# START OF INPUT FOR THIS TASK
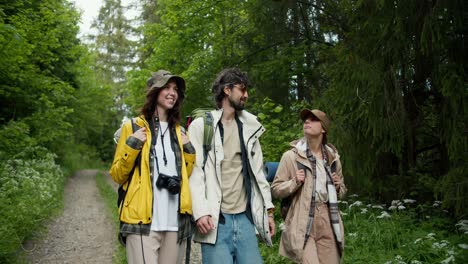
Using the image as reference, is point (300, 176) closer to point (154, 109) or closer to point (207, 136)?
point (207, 136)

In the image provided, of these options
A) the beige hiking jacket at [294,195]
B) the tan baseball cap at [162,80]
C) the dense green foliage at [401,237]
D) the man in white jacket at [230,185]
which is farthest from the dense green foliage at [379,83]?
the tan baseball cap at [162,80]

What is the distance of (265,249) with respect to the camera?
6.91 meters

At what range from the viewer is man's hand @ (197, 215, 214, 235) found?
311cm

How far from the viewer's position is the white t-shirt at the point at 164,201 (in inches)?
120

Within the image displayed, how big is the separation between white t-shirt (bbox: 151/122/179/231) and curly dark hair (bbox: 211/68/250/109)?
2.04ft

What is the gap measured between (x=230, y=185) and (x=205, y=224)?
0.37m

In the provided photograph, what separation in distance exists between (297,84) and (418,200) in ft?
17.0

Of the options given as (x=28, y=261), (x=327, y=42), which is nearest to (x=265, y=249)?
(x=28, y=261)

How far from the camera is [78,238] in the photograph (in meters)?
9.53

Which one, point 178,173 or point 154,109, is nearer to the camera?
point 178,173

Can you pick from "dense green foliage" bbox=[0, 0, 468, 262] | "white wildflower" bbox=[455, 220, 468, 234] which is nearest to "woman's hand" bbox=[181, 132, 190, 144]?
"dense green foliage" bbox=[0, 0, 468, 262]

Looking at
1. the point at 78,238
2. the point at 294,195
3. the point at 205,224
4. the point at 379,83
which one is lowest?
the point at 78,238

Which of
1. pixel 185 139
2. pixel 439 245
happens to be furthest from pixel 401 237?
pixel 185 139

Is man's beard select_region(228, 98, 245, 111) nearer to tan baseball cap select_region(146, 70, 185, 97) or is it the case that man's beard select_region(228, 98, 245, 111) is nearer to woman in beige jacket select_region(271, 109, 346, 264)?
tan baseball cap select_region(146, 70, 185, 97)
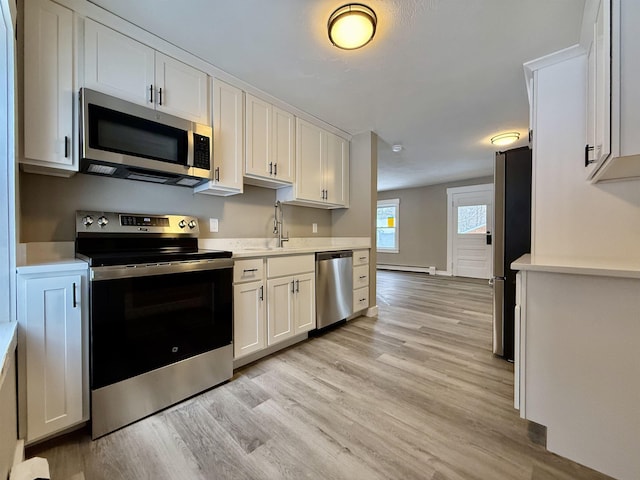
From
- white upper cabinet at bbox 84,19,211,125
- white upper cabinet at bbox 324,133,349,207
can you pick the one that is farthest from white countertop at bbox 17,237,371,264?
white upper cabinet at bbox 84,19,211,125

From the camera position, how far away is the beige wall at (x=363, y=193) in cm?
327

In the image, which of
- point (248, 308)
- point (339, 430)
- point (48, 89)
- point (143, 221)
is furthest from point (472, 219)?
point (48, 89)

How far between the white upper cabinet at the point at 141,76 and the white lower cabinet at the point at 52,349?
1128 millimetres

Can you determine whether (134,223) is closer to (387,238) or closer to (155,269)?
(155,269)

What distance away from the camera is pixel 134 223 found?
1823mm

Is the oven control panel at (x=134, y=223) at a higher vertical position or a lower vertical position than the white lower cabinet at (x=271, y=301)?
higher

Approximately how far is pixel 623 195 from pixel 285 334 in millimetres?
2389

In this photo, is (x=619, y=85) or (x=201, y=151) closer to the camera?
(x=619, y=85)

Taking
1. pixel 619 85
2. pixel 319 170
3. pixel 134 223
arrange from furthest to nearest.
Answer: pixel 319 170 → pixel 134 223 → pixel 619 85

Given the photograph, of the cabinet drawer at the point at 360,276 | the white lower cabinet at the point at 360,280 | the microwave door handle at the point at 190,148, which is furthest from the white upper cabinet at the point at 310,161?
the microwave door handle at the point at 190,148

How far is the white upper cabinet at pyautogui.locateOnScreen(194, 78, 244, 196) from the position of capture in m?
2.10

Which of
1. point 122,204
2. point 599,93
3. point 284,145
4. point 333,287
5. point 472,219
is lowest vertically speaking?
point 333,287

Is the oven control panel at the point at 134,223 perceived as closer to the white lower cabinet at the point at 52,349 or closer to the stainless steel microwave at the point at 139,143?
the stainless steel microwave at the point at 139,143

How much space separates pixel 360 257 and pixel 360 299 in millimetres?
510
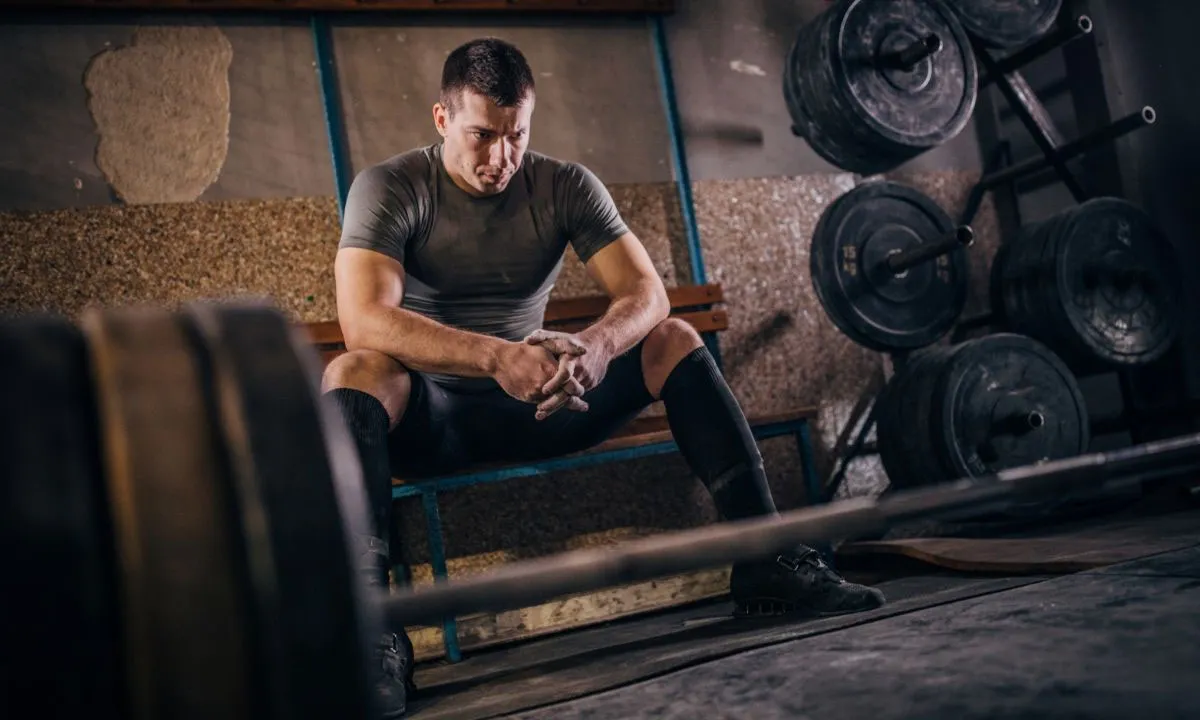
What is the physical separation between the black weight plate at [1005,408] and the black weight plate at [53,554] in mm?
2130

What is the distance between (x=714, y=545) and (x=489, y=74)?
1.23 meters

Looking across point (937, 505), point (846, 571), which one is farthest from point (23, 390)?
point (846, 571)

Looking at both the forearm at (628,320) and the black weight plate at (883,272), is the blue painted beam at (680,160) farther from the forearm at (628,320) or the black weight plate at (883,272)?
the forearm at (628,320)

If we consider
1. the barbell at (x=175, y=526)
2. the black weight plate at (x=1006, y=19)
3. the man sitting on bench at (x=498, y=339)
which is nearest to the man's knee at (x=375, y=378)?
the man sitting on bench at (x=498, y=339)

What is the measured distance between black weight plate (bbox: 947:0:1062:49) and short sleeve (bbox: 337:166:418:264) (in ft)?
6.11

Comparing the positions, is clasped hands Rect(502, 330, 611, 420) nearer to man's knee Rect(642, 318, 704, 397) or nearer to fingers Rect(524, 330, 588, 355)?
fingers Rect(524, 330, 588, 355)

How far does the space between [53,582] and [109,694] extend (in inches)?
2.7

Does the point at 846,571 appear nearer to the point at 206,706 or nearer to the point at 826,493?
the point at 826,493

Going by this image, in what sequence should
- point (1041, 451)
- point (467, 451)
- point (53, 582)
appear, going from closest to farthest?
point (53, 582)
point (467, 451)
point (1041, 451)

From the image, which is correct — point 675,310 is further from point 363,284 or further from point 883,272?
point 363,284

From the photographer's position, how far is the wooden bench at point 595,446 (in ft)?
6.29

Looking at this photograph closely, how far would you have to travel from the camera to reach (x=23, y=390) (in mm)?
533

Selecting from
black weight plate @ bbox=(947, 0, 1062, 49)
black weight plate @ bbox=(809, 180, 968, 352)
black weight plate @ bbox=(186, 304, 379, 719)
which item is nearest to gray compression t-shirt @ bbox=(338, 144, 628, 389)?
black weight plate @ bbox=(809, 180, 968, 352)

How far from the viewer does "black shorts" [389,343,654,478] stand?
1.65 meters
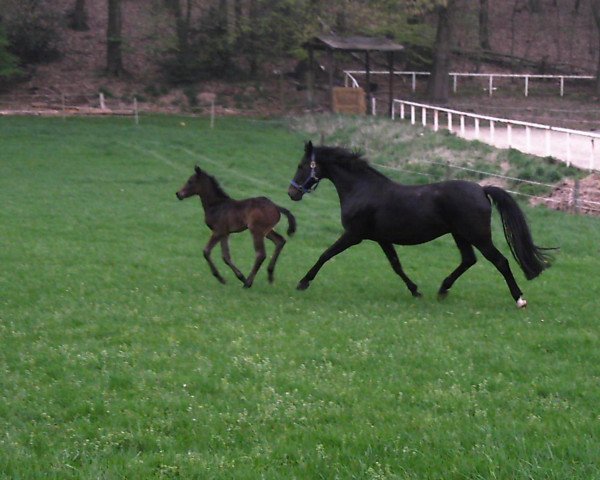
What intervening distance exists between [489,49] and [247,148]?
32437mm

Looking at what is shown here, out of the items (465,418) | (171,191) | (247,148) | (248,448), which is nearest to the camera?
(248,448)

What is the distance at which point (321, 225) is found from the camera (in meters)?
20.6

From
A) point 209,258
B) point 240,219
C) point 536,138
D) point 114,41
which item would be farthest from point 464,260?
point 114,41

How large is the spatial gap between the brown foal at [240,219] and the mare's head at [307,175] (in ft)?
1.08

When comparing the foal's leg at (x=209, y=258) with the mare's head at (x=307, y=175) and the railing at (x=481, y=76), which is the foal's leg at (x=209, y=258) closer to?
the mare's head at (x=307, y=175)

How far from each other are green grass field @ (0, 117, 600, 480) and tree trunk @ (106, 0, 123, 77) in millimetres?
32830

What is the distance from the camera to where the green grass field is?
6.27 metres

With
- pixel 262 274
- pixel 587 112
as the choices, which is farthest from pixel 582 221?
pixel 587 112

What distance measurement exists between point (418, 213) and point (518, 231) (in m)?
1.28

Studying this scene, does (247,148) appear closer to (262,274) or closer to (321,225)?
(321,225)

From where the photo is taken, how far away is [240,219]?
13.5 metres

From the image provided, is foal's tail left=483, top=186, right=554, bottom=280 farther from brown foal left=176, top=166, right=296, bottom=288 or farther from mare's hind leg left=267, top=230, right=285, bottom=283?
mare's hind leg left=267, top=230, right=285, bottom=283

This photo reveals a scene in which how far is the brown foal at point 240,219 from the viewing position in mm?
13352

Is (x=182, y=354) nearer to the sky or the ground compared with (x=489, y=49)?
nearer to the ground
# END OF INPUT FOR THIS TASK
→ **PROBLEM STATEMENT**:
Render the lines from the one containing "How far from each" through the end of the items as a Markdown table with the columns Row and Line, numbering each row and omitting blank lines.

→ **ANSWER TO THE TASK**:
| Row | Line |
|---|---|
| 1 | How far from each other are green grass field @ (0, 117, 600, 480) and tree trunk @ (106, 0, 123, 77) in millimetres? |
| 2 | 32830 |
| 3 | What is the distance from the camera to where the green grass field is? |
| 4 | 6.27 metres |
| 5 | With |
| 6 | - pixel 262 274 |
| 7 | - pixel 587 112 |
| 8 | as the choices, which is farthest from pixel 582 221? |
| 9 | pixel 587 112 |
| 10 | What distance measurement exists between point (418, 213) and point (518, 231) (in m)? |
| 11 | 1.28 |
| 12 | Studying this scene, does (247,148) appear closer to (262,274) or closer to (321,225)? |
| 13 | (321,225) |
| 14 | From where the photo is taken, how far away is [240,219]? |
| 15 | 13.5 metres |
| 16 | From the image provided, is foal's tail left=483, top=186, right=554, bottom=280 farther from brown foal left=176, top=166, right=296, bottom=288 or farther from mare's hind leg left=267, top=230, right=285, bottom=283? |
| 17 | mare's hind leg left=267, top=230, right=285, bottom=283 |
| 18 | This photo reveals a scene in which how far is the brown foal at point 240,219 from the viewing position in mm? |
| 19 | 13352 |
| 20 | Is (x=182, y=354) nearer to the sky or the ground compared with (x=489, y=49)? |
| 21 | nearer to the ground |